Raw data
= = = = =
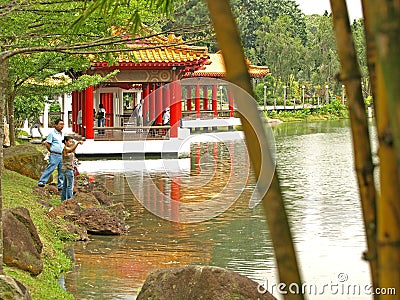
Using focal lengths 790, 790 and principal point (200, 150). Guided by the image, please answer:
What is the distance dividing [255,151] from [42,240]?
7.06m

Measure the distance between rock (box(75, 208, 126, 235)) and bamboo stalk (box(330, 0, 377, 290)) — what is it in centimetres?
875

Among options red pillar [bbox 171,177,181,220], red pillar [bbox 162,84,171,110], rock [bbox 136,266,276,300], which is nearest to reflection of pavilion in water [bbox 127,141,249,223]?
red pillar [bbox 171,177,181,220]

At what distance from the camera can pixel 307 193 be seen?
1547cm

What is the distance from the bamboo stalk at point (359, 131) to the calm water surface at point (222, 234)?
5.47m

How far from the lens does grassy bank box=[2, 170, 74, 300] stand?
6.42 m

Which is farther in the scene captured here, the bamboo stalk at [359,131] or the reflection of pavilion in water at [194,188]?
the reflection of pavilion in water at [194,188]

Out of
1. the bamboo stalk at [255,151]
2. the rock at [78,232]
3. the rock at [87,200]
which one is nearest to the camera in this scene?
the bamboo stalk at [255,151]

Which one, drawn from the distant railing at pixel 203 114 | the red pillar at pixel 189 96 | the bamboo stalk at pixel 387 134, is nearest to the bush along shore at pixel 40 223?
the bamboo stalk at pixel 387 134

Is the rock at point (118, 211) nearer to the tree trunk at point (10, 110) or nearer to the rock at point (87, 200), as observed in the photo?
the rock at point (87, 200)

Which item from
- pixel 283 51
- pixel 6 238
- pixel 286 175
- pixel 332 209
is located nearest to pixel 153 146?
pixel 286 175

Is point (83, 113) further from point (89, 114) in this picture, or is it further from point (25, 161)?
point (25, 161)

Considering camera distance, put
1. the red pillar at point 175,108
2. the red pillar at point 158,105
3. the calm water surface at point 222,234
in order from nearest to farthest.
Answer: the calm water surface at point 222,234 < the red pillar at point 175,108 < the red pillar at point 158,105

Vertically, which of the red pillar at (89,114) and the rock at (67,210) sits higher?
the red pillar at (89,114)

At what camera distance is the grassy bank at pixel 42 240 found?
6422 mm
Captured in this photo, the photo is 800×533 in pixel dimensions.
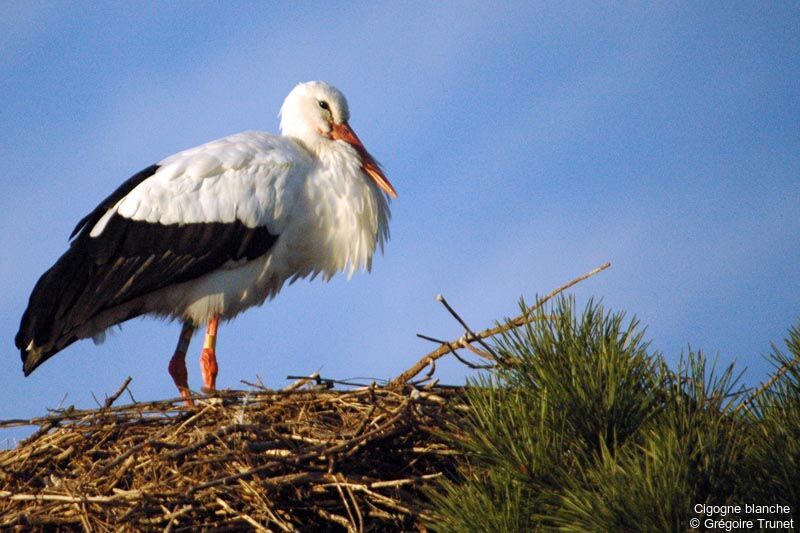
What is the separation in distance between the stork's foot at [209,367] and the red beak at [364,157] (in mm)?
1688

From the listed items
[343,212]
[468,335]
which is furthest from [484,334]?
[343,212]

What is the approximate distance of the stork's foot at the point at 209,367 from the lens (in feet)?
24.1

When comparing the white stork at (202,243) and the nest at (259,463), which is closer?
the nest at (259,463)

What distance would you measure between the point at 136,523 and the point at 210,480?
363 millimetres

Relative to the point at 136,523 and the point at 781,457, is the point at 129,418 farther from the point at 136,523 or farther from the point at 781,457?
the point at 781,457

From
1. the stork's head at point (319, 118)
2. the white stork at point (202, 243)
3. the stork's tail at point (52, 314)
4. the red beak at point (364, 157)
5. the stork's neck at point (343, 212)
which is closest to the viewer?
the stork's tail at point (52, 314)

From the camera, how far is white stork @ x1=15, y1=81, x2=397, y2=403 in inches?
278

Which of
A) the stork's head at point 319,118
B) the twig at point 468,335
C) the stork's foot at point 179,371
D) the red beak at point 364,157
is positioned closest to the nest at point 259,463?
the twig at point 468,335

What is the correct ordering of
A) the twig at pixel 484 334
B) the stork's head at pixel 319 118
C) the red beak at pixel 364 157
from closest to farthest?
the twig at pixel 484 334
the red beak at pixel 364 157
the stork's head at pixel 319 118

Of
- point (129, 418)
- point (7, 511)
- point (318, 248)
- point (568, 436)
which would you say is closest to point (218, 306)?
point (318, 248)

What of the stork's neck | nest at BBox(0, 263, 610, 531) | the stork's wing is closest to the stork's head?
the stork's neck

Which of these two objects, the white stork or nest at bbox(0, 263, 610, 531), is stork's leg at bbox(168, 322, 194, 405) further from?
nest at bbox(0, 263, 610, 531)

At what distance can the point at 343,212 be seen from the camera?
24.7ft

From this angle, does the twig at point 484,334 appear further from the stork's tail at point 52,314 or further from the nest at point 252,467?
the stork's tail at point 52,314
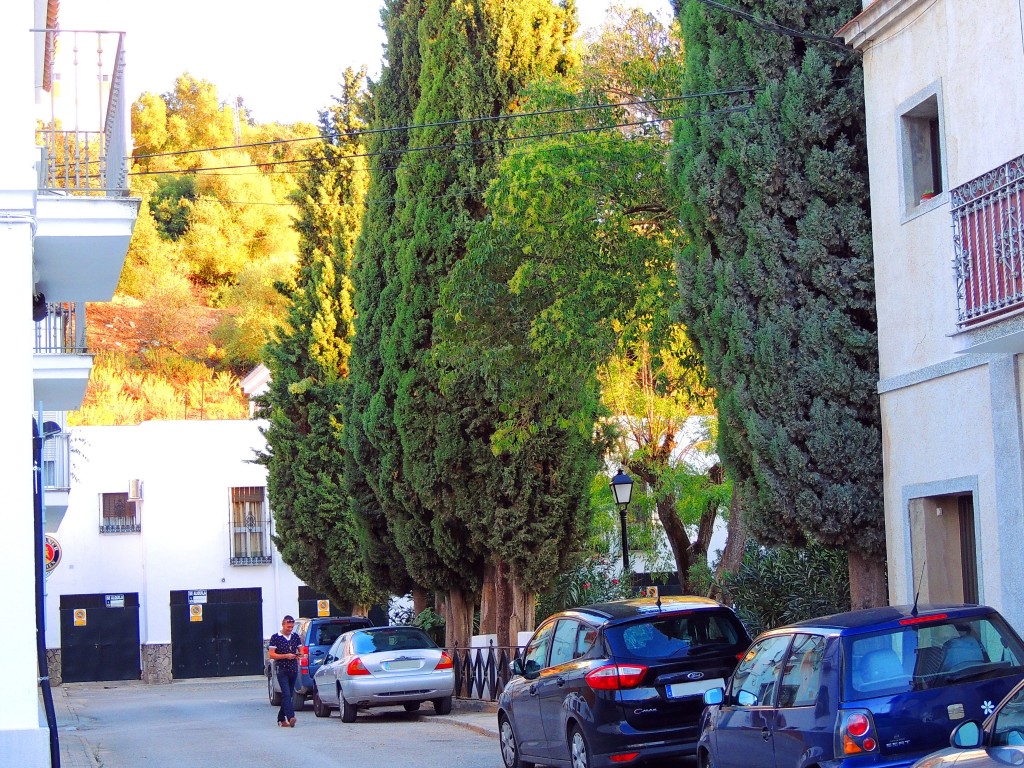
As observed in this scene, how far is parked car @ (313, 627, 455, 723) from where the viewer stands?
68.0 ft

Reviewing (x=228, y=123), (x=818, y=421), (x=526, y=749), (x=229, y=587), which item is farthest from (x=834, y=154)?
(x=228, y=123)

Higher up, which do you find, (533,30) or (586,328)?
(533,30)

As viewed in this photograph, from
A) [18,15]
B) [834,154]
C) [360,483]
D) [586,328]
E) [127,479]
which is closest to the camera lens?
[18,15]

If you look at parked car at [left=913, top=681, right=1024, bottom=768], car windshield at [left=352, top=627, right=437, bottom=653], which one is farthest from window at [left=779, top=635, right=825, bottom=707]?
car windshield at [left=352, top=627, right=437, bottom=653]

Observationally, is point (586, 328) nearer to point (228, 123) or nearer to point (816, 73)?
point (816, 73)

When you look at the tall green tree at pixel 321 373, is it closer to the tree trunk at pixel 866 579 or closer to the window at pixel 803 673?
the tree trunk at pixel 866 579

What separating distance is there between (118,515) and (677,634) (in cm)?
3149

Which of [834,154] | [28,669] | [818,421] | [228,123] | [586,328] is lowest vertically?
[28,669]

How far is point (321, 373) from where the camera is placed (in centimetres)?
3381

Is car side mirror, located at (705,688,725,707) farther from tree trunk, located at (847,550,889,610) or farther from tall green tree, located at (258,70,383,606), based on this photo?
tall green tree, located at (258,70,383,606)

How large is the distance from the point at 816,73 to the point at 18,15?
25.9 feet

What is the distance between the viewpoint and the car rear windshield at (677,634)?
1151cm

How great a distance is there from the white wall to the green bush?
25340mm

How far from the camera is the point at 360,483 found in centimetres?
2748
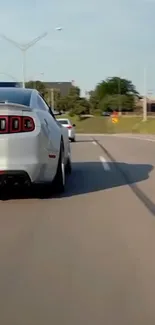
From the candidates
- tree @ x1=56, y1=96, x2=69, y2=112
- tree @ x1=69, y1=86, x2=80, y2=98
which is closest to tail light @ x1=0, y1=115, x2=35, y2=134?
tree @ x1=56, y1=96, x2=69, y2=112

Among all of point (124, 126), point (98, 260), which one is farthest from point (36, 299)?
point (124, 126)

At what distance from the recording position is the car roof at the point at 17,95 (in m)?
11.0

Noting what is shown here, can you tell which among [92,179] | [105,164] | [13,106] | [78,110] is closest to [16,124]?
[13,106]

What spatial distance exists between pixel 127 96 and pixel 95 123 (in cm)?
6173

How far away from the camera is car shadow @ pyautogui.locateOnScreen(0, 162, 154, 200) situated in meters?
11.9

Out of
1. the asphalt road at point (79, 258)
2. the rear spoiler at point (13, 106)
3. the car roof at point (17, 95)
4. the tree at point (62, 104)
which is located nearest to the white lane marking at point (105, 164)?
the asphalt road at point (79, 258)

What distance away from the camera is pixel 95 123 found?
3871 inches

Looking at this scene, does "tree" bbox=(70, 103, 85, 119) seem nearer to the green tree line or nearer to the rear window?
the green tree line

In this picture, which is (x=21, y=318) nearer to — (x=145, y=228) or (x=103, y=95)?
(x=145, y=228)

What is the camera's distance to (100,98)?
16600cm

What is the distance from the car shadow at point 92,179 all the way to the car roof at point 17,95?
5.11 ft

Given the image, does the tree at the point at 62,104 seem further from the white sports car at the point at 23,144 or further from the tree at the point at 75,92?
the white sports car at the point at 23,144

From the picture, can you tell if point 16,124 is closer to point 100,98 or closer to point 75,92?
point 75,92

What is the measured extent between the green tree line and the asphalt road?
107 metres
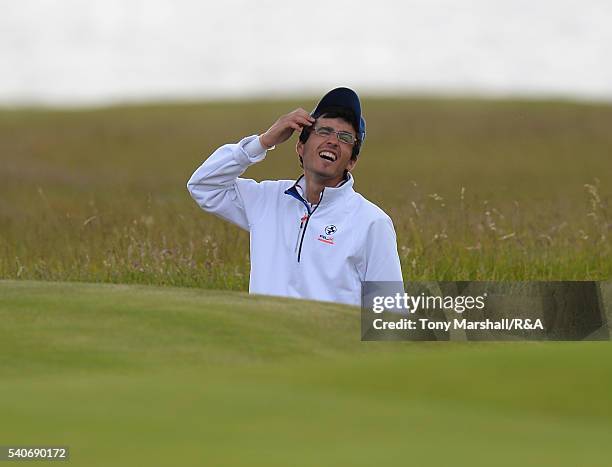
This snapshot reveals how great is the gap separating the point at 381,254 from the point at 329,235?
0.87 ft

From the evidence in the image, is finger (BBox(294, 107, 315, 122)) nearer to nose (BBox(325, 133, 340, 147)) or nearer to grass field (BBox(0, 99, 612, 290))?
nose (BBox(325, 133, 340, 147))

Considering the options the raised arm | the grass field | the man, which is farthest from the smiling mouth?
the grass field

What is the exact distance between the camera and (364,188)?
22562 millimetres

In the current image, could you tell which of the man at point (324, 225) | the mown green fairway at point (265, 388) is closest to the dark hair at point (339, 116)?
the man at point (324, 225)

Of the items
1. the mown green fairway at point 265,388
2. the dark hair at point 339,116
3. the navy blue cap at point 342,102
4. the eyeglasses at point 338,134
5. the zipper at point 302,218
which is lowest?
the mown green fairway at point 265,388

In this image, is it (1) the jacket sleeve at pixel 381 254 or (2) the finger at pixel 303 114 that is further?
(2) the finger at pixel 303 114

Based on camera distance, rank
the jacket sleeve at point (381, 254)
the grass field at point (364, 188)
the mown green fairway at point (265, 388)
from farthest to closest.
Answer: the grass field at point (364, 188)
the jacket sleeve at point (381, 254)
the mown green fairway at point (265, 388)

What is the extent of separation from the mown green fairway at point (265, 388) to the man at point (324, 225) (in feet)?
1.19

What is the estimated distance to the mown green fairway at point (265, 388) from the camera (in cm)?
294

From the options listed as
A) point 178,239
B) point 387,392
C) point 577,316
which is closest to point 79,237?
point 178,239

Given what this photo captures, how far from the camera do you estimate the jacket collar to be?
600cm

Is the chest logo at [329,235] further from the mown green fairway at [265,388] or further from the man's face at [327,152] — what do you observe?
the mown green fairway at [265,388]

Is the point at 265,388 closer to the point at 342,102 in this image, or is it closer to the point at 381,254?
the point at 381,254

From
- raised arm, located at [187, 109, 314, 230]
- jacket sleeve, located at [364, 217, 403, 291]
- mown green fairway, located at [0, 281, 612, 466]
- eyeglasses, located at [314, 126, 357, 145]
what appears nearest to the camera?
mown green fairway, located at [0, 281, 612, 466]
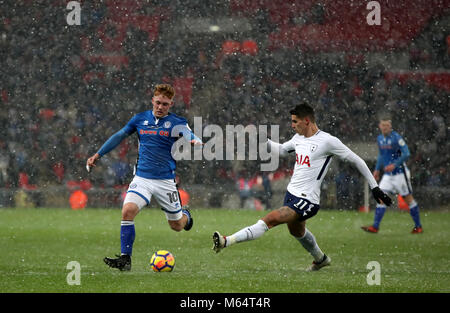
= = = = =
Your instructions
Report every line of the records that contains the word "pavilion", copying each line in full.

Solution for this task
Among options red pillar [bbox 171,177,181,220], red pillar [bbox 162,84,171,110], rock [bbox 136,266,276,300], which is nearest to reflection of pavilion in water [bbox 127,141,249,223]?
Which is farther in the scene captured here, the bamboo stalk at [359,131] or the reflection of pavilion in water at [194,188]?
the reflection of pavilion in water at [194,188]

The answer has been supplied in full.